An arbovirus, yellow fever is found in tropical areas of South and Central America and Africa. This viral disease is contracted by the bite of the Aedes aegypti mosquito (and other species). Onset, about 2 weeks after the bite, is sudden, with a fever of 102 to 104°F (40°C). The pulse is usually rapid the first day, but becomes slow by the second day. In mild cases the fever falls suddenly 2 to 5 days after onset. This remission lasts for hours to several days. Next the fever returns, but the pulse remains slow. Jaundice, vomiting of black blood, and severe loss of protein in the urine (causing it to become foamy) occurs during this stage. Hemorrhages may be noted in the mouth and skin (petechiae). The patient is confused, and the senses are dulled. Delirium, convulsions, and coma occur before death in approximately 10% of cases. If the patient survives, this last febrile episode lasts from 3 to 9 days. With remission the patient is well, with no aftereffects from the disease.
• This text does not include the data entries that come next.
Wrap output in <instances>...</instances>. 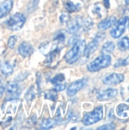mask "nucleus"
I'll return each mask as SVG.
<instances>
[{
  "mask_svg": "<svg viewBox=\"0 0 129 130\" xmlns=\"http://www.w3.org/2000/svg\"><path fill=\"white\" fill-rule=\"evenodd\" d=\"M57 98H58L57 93L54 89L53 90H49V91H46L45 93V98H46V99H48L49 101H56Z\"/></svg>",
  "mask_w": 129,
  "mask_h": 130,
  "instance_id": "obj_22",
  "label": "nucleus"
},
{
  "mask_svg": "<svg viewBox=\"0 0 129 130\" xmlns=\"http://www.w3.org/2000/svg\"><path fill=\"white\" fill-rule=\"evenodd\" d=\"M127 102H128V104H129V98H128V100H127Z\"/></svg>",
  "mask_w": 129,
  "mask_h": 130,
  "instance_id": "obj_39",
  "label": "nucleus"
},
{
  "mask_svg": "<svg viewBox=\"0 0 129 130\" xmlns=\"http://www.w3.org/2000/svg\"><path fill=\"white\" fill-rule=\"evenodd\" d=\"M65 35L62 31L59 30V31L56 32V34H55V37H54V40H56L58 43H62L65 41Z\"/></svg>",
  "mask_w": 129,
  "mask_h": 130,
  "instance_id": "obj_25",
  "label": "nucleus"
},
{
  "mask_svg": "<svg viewBox=\"0 0 129 130\" xmlns=\"http://www.w3.org/2000/svg\"><path fill=\"white\" fill-rule=\"evenodd\" d=\"M116 126L113 123H108V124H106V125H103L99 128H97L98 130H106V129H115Z\"/></svg>",
  "mask_w": 129,
  "mask_h": 130,
  "instance_id": "obj_32",
  "label": "nucleus"
},
{
  "mask_svg": "<svg viewBox=\"0 0 129 130\" xmlns=\"http://www.w3.org/2000/svg\"><path fill=\"white\" fill-rule=\"evenodd\" d=\"M105 37V34L103 33H99L97 34V35L96 36V37L87 45L86 46L84 51V56L87 59L89 58L98 48L100 43L101 40H103Z\"/></svg>",
  "mask_w": 129,
  "mask_h": 130,
  "instance_id": "obj_6",
  "label": "nucleus"
},
{
  "mask_svg": "<svg viewBox=\"0 0 129 130\" xmlns=\"http://www.w3.org/2000/svg\"><path fill=\"white\" fill-rule=\"evenodd\" d=\"M28 75V73H27V74H25V73H22V74H21V75H19L18 76H17L16 77V78H15V80L16 81H22V80H24V79H25L26 78V77Z\"/></svg>",
  "mask_w": 129,
  "mask_h": 130,
  "instance_id": "obj_34",
  "label": "nucleus"
},
{
  "mask_svg": "<svg viewBox=\"0 0 129 130\" xmlns=\"http://www.w3.org/2000/svg\"><path fill=\"white\" fill-rule=\"evenodd\" d=\"M117 115L122 119H127L129 117V106L125 104L118 105L116 109Z\"/></svg>",
  "mask_w": 129,
  "mask_h": 130,
  "instance_id": "obj_14",
  "label": "nucleus"
},
{
  "mask_svg": "<svg viewBox=\"0 0 129 130\" xmlns=\"http://www.w3.org/2000/svg\"><path fill=\"white\" fill-rule=\"evenodd\" d=\"M116 21H117L116 18L115 16L108 17V18L103 19V21H101L98 24V28L100 30H107V29L110 28L111 27H113L116 23Z\"/></svg>",
  "mask_w": 129,
  "mask_h": 130,
  "instance_id": "obj_12",
  "label": "nucleus"
},
{
  "mask_svg": "<svg viewBox=\"0 0 129 130\" xmlns=\"http://www.w3.org/2000/svg\"><path fill=\"white\" fill-rule=\"evenodd\" d=\"M86 47V42L84 40H79L75 43L71 49L65 54V60L68 64H73L76 62L80 57L83 55L84 49Z\"/></svg>",
  "mask_w": 129,
  "mask_h": 130,
  "instance_id": "obj_1",
  "label": "nucleus"
},
{
  "mask_svg": "<svg viewBox=\"0 0 129 130\" xmlns=\"http://www.w3.org/2000/svg\"><path fill=\"white\" fill-rule=\"evenodd\" d=\"M128 90H129V87H128Z\"/></svg>",
  "mask_w": 129,
  "mask_h": 130,
  "instance_id": "obj_42",
  "label": "nucleus"
},
{
  "mask_svg": "<svg viewBox=\"0 0 129 130\" xmlns=\"http://www.w3.org/2000/svg\"><path fill=\"white\" fill-rule=\"evenodd\" d=\"M115 44L112 41H107L106 43H105L100 50V53L102 54H105V55H109L111 53H113L115 50Z\"/></svg>",
  "mask_w": 129,
  "mask_h": 130,
  "instance_id": "obj_16",
  "label": "nucleus"
},
{
  "mask_svg": "<svg viewBox=\"0 0 129 130\" xmlns=\"http://www.w3.org/2000/svg\"><path fill=\"white\" fill-rule=\"evenodd\" d=\"M82 1H87V0H82Z\"/></svg>",
  "mask_w": 129,
  "mask_h": 130,
  "instance_id": "obj_41",
  "label": "nucleus"
},
{
  "mask_svg": "<svg viewBox=\"0 0 129 130\" xmlns=\"http://www.w3.org/2000/svg\"><path fill=\"white\" fill-rule=\"evenodd\" d=\"M83 21L84 20L81 16H76L75 18L70 19L68 21L67 31L71 34L77 33L83 26Z\"/></svg>",
  "mask_w": 129,
  "mask_h": 130,
  "instance_id": "obj_8",
  "label": "nucleus"
},
{
  "mask_svg": "<svg viewBox=\"0 0 129 130\" xmlns=\"http://www.w3.org/2000/svg\"><path fill=\"white\" fill-rule=\"evenodd\" d=\"M125 4H126V5H129V0H125Z\"/></svg>",
  "mask_w": 129,
  "mask_h": 130,
  "instance_id": "obj_38",
  "label": "nucleus"
},
{
  "mask_svg": "<svg viewBox=\"0 0 129 130\" xmlns=\"http://www.w3.org/2000/svg\"><path fill=\"white\" fill-rule=\"evenodd\" d=\"M4 91H5L4 88H3L2 86H0V98H1L2 97V95H3Z\"/></svg>",
  "mask_w": 129,
  "mask_h": 130,
  "instance_id": "obj_36",
  "label": "nucleus"
},
{
  "mask_svg": "<svg viewBox=\"0 0 129 130\" xmlns=\"http://www.w3.org/2000/svg\"><path fill=\"white\" fill-rule=\"evenodd\" d=\"M125 79V76L122 74L118 73H112L107 76H106L103 82L106 85H116L121 82H122Z\"/></svg>",
  "mask_w": 129,
  "mask_h": 130,
  "instance_id": "obj_9",
  "label": "nucleus"
},
{
  "mask_svg": "<svg viewBox=\"0 0 129 130\" xmlns=\"http://www.w3.org/2000/svg\"><path fill=\"white\" fill-rule=\"evenodd\" d=\"M118 93L119 92H118L117 89H113V88L106 89V90L99 91L97 94V98L99 101H109V100L116 97Z\"/></svg>",
  "mask_w": 129,
  "mask_h": 130,
  "instance_id": "obj_10",
  "label": "nucleus"
},
{
  "mask_svg": "<svg viewBox=\"0 0 129 130\" xmlns=\"http://www.w3.org/2000/svg\"><path fill=\"white\" fill-rule=\"evenodd\" d=\"M34 98H35L34 89H33V87H31L28 90V91L27 92V94L25 95V99H26V101H27V103H30Z\"/></svg>",
  "mask_w": 129,
  "mask_h": 130,
  "instance_id": "obj_26",
  "label": "nucleus"
},
{
  "mask_svg": "<svg viewBox=\"0 0 129 130\" xmlns=\"http://www.w3.org/2000/svg\"><path fill=\"white\" fill-rule=\"evenodd\" d=\"M112 62V58L109 55L102 54L97 57L94 60L90 62L87 67V70L90 72H97L103 69L108 67Z\"/></svg>",
  "mask_w": 129,
  "mask_h": 130,
  "instance_id": "obj_2",
  "label": "nucleus"
},
{
  "mask_svg": "<svg viewBox=\"0 0 129 130\" xmlns=\"http://www.w3.org/2000/svg\"><path fill=\"white\" fill-rule=\"evenodd\" d=\"M17 41V36H11L9 37L8 41V46L10 49H12L14 47V46L16 45Z\"/></svg>",
  "mask_w": 129,
  "mask_h": 130,
  "instance_id": "obj_29",
  "label": "nucleus"
},
{
  "mask_svg": "<svg viewBox=\"0 0 129 130\" xmlns=\"http://www.w3.org/2000/svg\"><path fill=\"white\" fill-rule=\"evenodd\" d=\"M64 80H65V75L63 74H58L54 78H52V79L51 80V82L53 85H56L58 83L62 82Z\"/></svg>",
  "mask_w": 129,
  "mask_h": 130,
  "instance_id": "obj_28",
  "label": "nucleus"
},
{
  "mask_svg": "<svg viewBox=\"0 0 129 130\" xmlns=\"http://www.w3.org/2000/svg\"><path fill=\"white\" fill-rule=\"evenodd\" d=\"M103 5L106 8H109V7H110L109 0H103Z\"/></svg>",
  "mask_w": 129,
  "mask_h": 130,
  "instance_id": "obj_35",
  "label": "nucleus"
},
{
  "mask_svg": "<svg viewBox=\"0 0 129 130\" xmlns=\"http://www.w3.org/2000/svg\"><path fill=\"white\" fill-rule=\"evenodd\" d=\"M129 24V18L128 16H124L121 18L114 24L115 27L110 30V34L112 37L116 39L120 37L125 31L126 27Z\"/></svg>",
  "mask_w": 129,
  "mask_h": 130,
  "instance_id": "obj_5",
  "label": "nucleus"
},
{
  "mask_svg": "<svg viewBox=\"0 0 129 130\" xmlns=\"http://www.w3.org/2000/svg\"><path fill=\"white\" fill-rule=\"evenodd\" d=\"M118 47L122 51H126L129 50V37H124L118 42Z\"/></svg>",
  "mask_w": 129,
  "mask_h": 130,
  "instance_id": "obj_20",
  "label": "nucleus"
},
{
  "mask_svg": "<svg viewBox=\"0 0 129 130\" xmlns=\"http://www.w3.org/2000/svg\"><path fill=\"white\" fill-rule=\"evenodd\" d=\"M103 117V108L102 106L96 107L93 111L86 113L82 119V123L85 126H90L100 122Z\"/></svg>",
  "mask_w": 129,
  "mask_h": 130,
  "instance_id": "obj_3",
  "label": "nucleus"
},
{
  "mask_svg": "<svg viewBox=\"0 0 129 130\" xmlns=\"http://www.w3.org/2000/svg\"><path fill=\"white\" fill-rule=\"evenodd\" d=\"M80 39H79V37H78V36H76V35H74V36H72L70 39H69V42H68V44L69 45H71V46H73L75 43H76L78 40H79Z\"/></svg>",
  "mask_w": 129,
  "mask_h": 130,
  "instance_id": "obj_33",
  "label": "nucleus"
},
{
  "mask_svg": "<svg viewBox=\"0 0 129 130\" xmlns=\"http://www.w3.org/2000/svg\"><path fill=\"white\" fill-rule=\"evenodd\" d=\"M0 71L5 75H10L13 72V67L8 62L2 61L0 62Z\"/></svg>",
  "mask_w": 129,
  "mask_h": 130,
  "instance_id": "obj_15",
  "label": "nucleus"
},
{
  "mask_svg": "<svg viewBox=\"0 0 129 130\" xmlns=\"http://www.w3.org/2000/svg\"><path fill=\"white\" fill-rule=\"evenodd\" d=\"M129 66V56L127 58L124 59H119L114 65V68H119L121 66Z\"/></svg>",
  "mask_w": 129,
  "mask_h": 130,
  "instance_id": "obj_24",
  "label": "nucleus"
},
{
  "mask_svg": "<svg viewBox=\"0 0 129 130\" xmlns=\"http://www.w3.org/2000/svg\"><path fill=\"white\" fill-rule=\"evenodd\" d=\"M87 83V78H81L80 80L72 82L67 89V94L69 97L75 96L80 90H81Z\"/></svg>",
  "mask_w": 129,
  "mask_h": 130,
  "instance_id": "obj_7",
  "label": "nucleus"
},
{
  "mask_svg": "<svg viewBox=\"0 0 129 130\" xmlns=\"http://www.w3.org/2000/svg\"><path fill=\"white\" fill-rule=\"evenodd\" d=\"M39 3V0H30L27 5V11L30 13L33 12L37 7Z\"/></svg>",
  "mask_w": 129,
  "mask_h": 130,
  "instance_id": "obj_27",
  "label": "nucleus"
},
{
  "mask_svg": "<svg viewBox=\"0 0 129 130\" xmlns=\"http://www.w3.org/2000/svg\"><path fill=\"white\" fill-rule=\"evenodd\" d=\"M33 51V46H32L30 43H28V42H27V41L22 42V43L19 45V46H18V48H17V52H18V53H19L21 56H23L24 58L30 56V55L32 54Z\"/></svg>",
  "mask_w": 129,
  "mask_h": 130,
  "instance_id": "obj_11",
  "label": "nucleus"
},
{
  "mask_svg": "<svg viewBox=\"0 0 129 130\" xmlns=\"http://www.w3.org/2000/svg\"><path fill=\"white\" fill-rule=\"evenodd\" d=\"M59 50H58V49H55V50H52V52H50V53L48 55L47 59H46V62H48L49 63H50V62H53V61L56 59V56L59 54Z\"/></svg>",
  "mask_w": 129,
  "mask_h": 130,
  "instance_id": "obj_23",
  "label": "nucleus"
},
{
  "mask_svg": "<svg viewBox=\"0 0 129 130\" xmlns=\"http://www.w3.org/2000/svg\"><path fill=\"white\" fill-rule=\"evenodd\" d=\"M66 88V85L64 83H58L56 85H55V88L54 90L56 91H62Z\"/></svg>",
  "mask_w": 129,
  "mask_h": 130,
  "instance_id": "obj_30",
  "label": "nucleus"
},
{
  "mask_svg": "<svg viewBox=\"0 0 129 130\" xmlns=\"http://www.w3.org/2000/svg\"><path fill=\"white\" fill-rule=\"evenodd\" d=\"M109 118H114V115H113V110H111L109 113Z\"/></svg>",
  "mask_w": 129,
  "mask_h": 130,
  "instance_id": "obj_37",
  "label": "nucleus"
},
{
  "mask_svg": "<svg viewBox=\"0 0 129 130\" xmlns=\"http://www.w3.org/2000/svg\"><path fill=\"white\" fill-rule=\"evenodd\" d=\"M105 7L104 5H103L102 4L100 3H97L94 5V8L92 9V11L93 13L98 16V18H102L103 16V14H105Z\"/></svg>",
  "mask_w": 129,
  "mask_h": 130,
  "instance_id": "obj_18",
  "label": "nucleus"
},
{
  "mask_svg": "<svg viewBox=\"0 0 129 130\" xmlns=\"http://www.w3.org/2000/svg\"><path fill=\"white\" fill-rule=\"evenodd\" d=\"M64 6L68 12H75V11H78L80 9V5L78 4L75 5L70 0H65Z\"/></svg>",
  "mask_w": 129,
  "mask_h": 130,
  "instance_id": "obj_19",
  "label": "nucleus"
},
{
  "mask_svg": "<svg viewBox=\"0 0 129 130\" xmlns=\"http://www.w3.org/2000/svg\"><path fill=\"white\" fill-rule=\"evenodd\" d=\"M13 7L12 0H5L0 3V18L7 15Z\"/></svg>",
  "mask_w": 129,
  "mask_h": 130,
  "instance_id": "obj_13",
  "label": "nucleus"
},
{
  "mask_svg": "<svg viewBox=\"0 0 129 130\" xmlns=\"http://www.w3.org/2000/svg\"><path fill=\"white\" fill-rule=\"evenodd\" d=\"M70 19V15L68 13H62L60 16V21L62 23H67Z\"/></svg>",
  "mask_w": 129,
  "mask_h": 130,
  "instance_id": "obj_31",
  "label": "nucleus"
},
{
  "mask_svg": "<svg viewBox=\"0 0 129 130\" xmlns=\"http://www.w3.org/2000/svg\"><path fill=\"white\" fill-rule=\"evenodd\" d=\"M19 90V85L15 82H9L6 85V91L10 94L17 95L18 94L17 91Z\"/></svg>",
  "mask_w": 129,
  "mask_h": 130,
  "instance_id": "obj_17",
  "label": "nucleus"
},
{
  "mask_svg": "<svg viewBox=\"0 0 129 130\" xmlns=\"http://www.w3.org/2000/svg\"><path fill=\"white\" fill-rule=\"evenodd\" d=\"M1 81H2V78H1V76H0V82H1Z\"/></svg>",
  "mask_w": 129,
  "mask_h": 130,
  "instance_id": "obj_40",
  "label": "nucleus"
},
{
  "mask_svg": "<svg viewBox=\"0 0 129 130\" xmlns=\"http://www.w3.org/2000/svg\"><path fill=\"white\" fill-rule=\"evenodd\" d=\"M25 21L26 18L23 14L15 13L8 18V20L6 21V25L9 30L16 31L22 28Z\"/></svg>",
  "mask_w": 129,
  "mask_h": 130,
  "instance_id": "obj_4",
  "label": "nucleus"
},
{
  "mask_svg": "<svg viewBox=\"0 0 129 130\" xmlns=\"http://www.w3.org/2000/svg\"><path fill=\"white\" fill-rule=\"evenodd\" d=\"M56 124H57V120H51V119H44L42 120L40 123L41 129H49L53 127Z\"/></svg>",
  "mask_w": 129,
  "mask_h": 130,
  "instance_id": "obj_21",
  "label": "nucleus"
}]
</instances>
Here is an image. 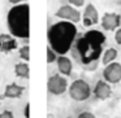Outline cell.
<instances>
[{"label":"cell","instance_id":"6da1fadb","mask_svg":"<svg viewBox=\"0 0 121 118\" xmlns=\"http://www.w3.org/2000/svg\"><path fill=\"white\" fill-rule=\"evenodd\" d=\"M76 34L77 29L74 24L66 21L55 24L48 30V42H50L48 45L56 53H60V56H63L65 52L69 51Z\"/></svg>","mask_w":121,"mask_h":118},{"label":"cell","instance_id":"7a4b0ae2","mask_svg":"<svg viewBox=\"0 0 121 118\" xmlns=\"http://www.w3.org/2000/svg\"><path fill=\"white\" fill-rule=\"evenodd\" d=\"M7 24L11 35L14 38H29L30 34V7L27 3L13 5L8 12Z\"/></svg>","mask_w":121,"mask_h":118},{"label":"cell","instance_id":"3957f363","mask_svg":"<svg viewBox=\"0 0 121 118\" xmlns=\"http://www.w3.org/2000/svg\"><path fill=\"white\" fill-rule=\"evenodd\" d=\"M68 94L74 101H86L91 96V87L85 79H76L68 87Z\"/></svg>","mask_w":121,"mask_h":118},{"label":"cell","instance_id":"277c9868","mask_svg":"<svg viewBox=\"0 0 121 118\" xmlns=\"http://www.w3.org/2000/svg\"><path fill=\"white\" fill-rule=\"evenodd\" d=\"M47 90L50 94L55 96H60L68 90V79L66 77H63L60 74H53L47 81Z\"/></svg>","mask_w":121,"mask_h":118},{"label":"cell","instance_id":"5b68a950","mask_svg":"<svg viewBox=\"0 0 121 118\" xmlns=\"http://www.w3.org/2000/svg\"><path fill=\"white\" fill-rule=\"evenodd\" d=\"M103 81L108 84H117L121 82V64L111 62L103 69Z\"/></svg>","mask_w":121,"mask_h":118},{"label":"cell","instance_id":"8992f818","mask_svg":"<svg viewBox=\"0 0 121 118\" xmlns=\"http://www.w3.org/2000/svg\"><path fill=\"white\" fill-rule=\"evenodd\" d=\"M55 17L61 20H66L70 24H78L81 21V12L72 5H61L55 12Z\"/></svg>","mask_w":121,"mask_h":118},{"label":"cell","instance_id":"52a82bcc","mask_svg":"<svg viewBox=\"0 0 121 118\" xmlns=\"http://www.w3.org/2000/svg\"><path fill=\"white\" fill-rule=\"evenodd\" d=\"M100 25L105 31H115L121 26V16L117 13H113V12H107L103 14L102 20H100Z\"/></svg>","mask_w":121,"mask_h":118},{"label":"cell","instance_id":"ba28073f","mask_svg":"<svg viewBox=\"0 0 121 118\" xmlns=\"http://www.w3.org/2000/svg\"><path fill=\"white\" fill-rule=\"evenodd\" d=\"M92 94L94 96L96 97L98 100H108L111 96H112V88H111V84H108L105 81L100 79L95 83L94 86V90H92Z\"/></svg>","mask_w":121,"mask_h":118},{"label":"cell","instance_id":"9c48e42d","mask_svg":"<svg viewBox=\"0 0 121 118\" xmlns=\"http://www.w3.org/2000/svg\"><path fill=\"white\" fill-rule=\"evenodd\" d=\"M82 21H83V25L86 27L92 26V25H96L99 22V13H98L96 8H95L94 4L89 3L86 7H85L83 14H82Z\"/></svg>","mask_w":121,"mask_h":118},{"label":"cell","instance_id":"30bf717a","mask_svg":"<svg viewBox=\"0 0 121 118\" xmlns=\"http://www.w3.org/2000/svg\"><path fill=\"white\" fill-rule=\"evenodd\" d=\"M56 65H57V70L59 74L63 77H69L72 74V70H73V64H72V60L68 58L66 56H57L56 58Z\"/></svg>","mask_w":121,"mask_h":118},{"label":"cell","instance_id":"8fae6325","mask_svg":"<svg viewBox=\"0 0 121 118\" xmlns=\"http://www.w3.org/2000/svg\"><path fill=\"white\" fill-rule=\"evenodd\" d=\"M17 48V40L11 34H0V52L9 53Z\"/></svg>","mask_w":121,"mask_h":118},{"label":"cell","instance_id":"7c38bea8","mask_svg":"<svg viewBox=\"0 0 121 118\" xmlns=\"http://www.w3.org/2000/svg\"><path fill=\"white\" fill-rule=\"evenodd\" d=\"M25 91L24 86H20L17 83H9L5 86V90H4L3 97H8V99H18V97L22 96Z\"/></svg>","mask_w":121,"mask_h":118},{"label":"cell","instance_id":"4fadbf2b","mask_svg":"<svg viewBox=\"0 0 121 118\" xmlns=\"http://www.w3.org/2000/svg\"><path fill=\"white\" fill-rule=\"evenodd\" d=\"M14 74L18 78H25L29 79L30 78V68L27 62H17L14 65Z\"/></svg>","mask_w":121,"mask_h":118},{"label":"cell","instance_id":"5bb4252c","mask_svg":"<svg viewBox=\"0 0 121 118\" xmlns=\"http://www.w3.org/2000/svg\"><path fill=\"white\" fill-rule=\"evenodd\" d=\"M117 58V49L116 48H108V49L104 51L102 57V64L104 66H107L108 64L115 62V60Z\"/></svg>","mask_w":121,"mask_h":118},{"label":"cell","instance_id":"9a60e30c","mask_svg":"<svg viewBox=\"0 0 121 118\" xmlns=\"http://www.w3.org/2000/svg\"><path fill=\"white\" fill-rule=\"evenodd\" d=\"M18 56H20L21 60L26 61V62L30 60V47H29V44H25V45H22V47H20Z\"/></svg>","mask_w":121,"mask_h":118},{"label":"cell","instance_id":"2e32d148","mask_svg":"<svg viewBox=\"0 0 121 118\" xmlns=\"http://www.w3.org/2000/svg\"><path fill=\"white\" fill-rule=\"evenodd\" d=\"M46 56H47V64H52L56 61V58H57V53L55 52V51L52 49V48L50 47V45H47V49H46Z\"/></svg>","mask_w":121,"mask_h":118},{"label":"cell","instance_id":"e0dca14e","mask_svg":"<svg viewBox=\"0 0 121 118\" xmlns=\"http://www.w3.org/2000/svg\"><path fill=\"white\" fill-rule=\"evenodd\" d=\"M68 3L74 8H79V7L85 5V0H68Z\"/></svg>","mask_w":121,"mask_h":118},{"label":"cell","instance_id":"ac0fdd59","mask_svg":"<svg viewBox=\"0 0 121 118\" xmlns=\"http://www.w3.org/2000/svg\"><path fill=\"white\" fill-rule=\"evenodd\" d=\"M0 118H14V114L11 110H4L0 113Z\"/></svg>","mask_w":121,"mask_h":118},{"label":"cell","instance_id":"d6986e66","mask_svg":"<svg viewBox=\"0 0 121 118\" xmlns=\"http://www.w3.org/2000/svg\"><path fill=\"white\" fill-rule=\"evenodd\" d=\"M115 40H116V43H117L118 45H121V26L118 27V29L116 30V33H115Z\"/></svg>","mask_w":121,"mask_h":118},{"label":"cell","instance_id":"ffe728a7","mask_svg":"<svg viewBox=\"0 0 121 118\" xmlns=\"http://www.w3.org/2000/svg\"><path fill=\"white\" fill-rule=\"evenodd\" d=\"M77 118H96L94 114H92L91 112H82L78 114V117Z\"/></svg>","mask_w":121,"mask_h":118},{"label":"cell","instance_id":"44dd1931","mask_svg":"<svg viewBox=\"0 0 121 118\" xmlns=\"http://www.w3.org/2000/svg\"><path fill=\"white\" fill-rule=\"evenodd\" d=\"M27 0H9V3L13 4V5H18V4H24L26 3Z\"/></svg>","mask_w":121,"mask_h":118},{"label":"cell","instance_id":"7402d4cb","mask_svg":"<svg viewBox=\"0 0 121 118\" xmlns=\"http://www.w3.org/2000/svg\"><path fill=\"white\" fill-rule=\"evenodd\" d=\"M24 114H25L26 118L30 117V104H26V108H25V110H24Z\"/></svg>","mask_w":121,"mask_h":118},{"label":"cell","instance_id":"603a6c76","mask_svg":"<svg viewBox=\"0 0 121 118\" xmlns=\"http://www.w3.org/2000/svg\"><path fill=\"white\" fill-rule=\"evenodd\" d=\"M118 4H120V5H121V0H118Z\"/></svg>","mask_w":121,"mask_h":118},{"label":"cell","instance_id":"cb8c5ba5","mask_svg":"<svg viewBox=\"0 0 121 118\" xmlns=\"http://www.w3.org/2000/svg\"><path fill=\"white\" fill-rule=\"evenodd\" d=\"M0 104H1V99H0Z\"/></svg>","mask_w":121,"mask_h":118},{"label":"cell","instance_id":"d4e9b609","mask_svg":"<svg viewBox=\"0 0 121 118\" xmlns=\"http://www.w3.org/2000/svg\"><path fill=\"white\" fill-rule=\"evenodd\" d=\"M66 118H72V117H66Z\"/></svg>","mask_w":121,"mask_h":118}]
</instances>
Immunization is available and required or recommended for travel to many countries. It was once a common disease in the US, and we have the mosquito here that can spread it again.
This is a viral disease spread by a daytime biting mosquito that frequently lives in human habitats, the Aedes alopictus. As the range of this beast is well into the northern areas of the United States, and it can also carry dengue, chikungunya, and West Nile virus, febrile illness associated with muscle and joint pain, and at times rash and/ or eye irritation, could be any one of these diseases. Avoid the use of aspirin or meloxicam, but treat instead with Tylenol or Ultram. Due to possible birth defects from this disease, pregnant women will need to have a careful specialist follow-up. Prevention is the use of mosquito protection as indicated on page 204, and since this disease can be spread sexually, use of condoms for at least 6 months after exposure or illness. Persons traveling into a Zika-infested area should continue to wear mosquito repellant at least 2 weeks after they leave to prevent a mosquito in a disease-free area from biting and spreading this illness into the community. Frequently the ache and other symptoms of Zika are very mild, and a person can contract it without even knowing they have had it or are carrying it.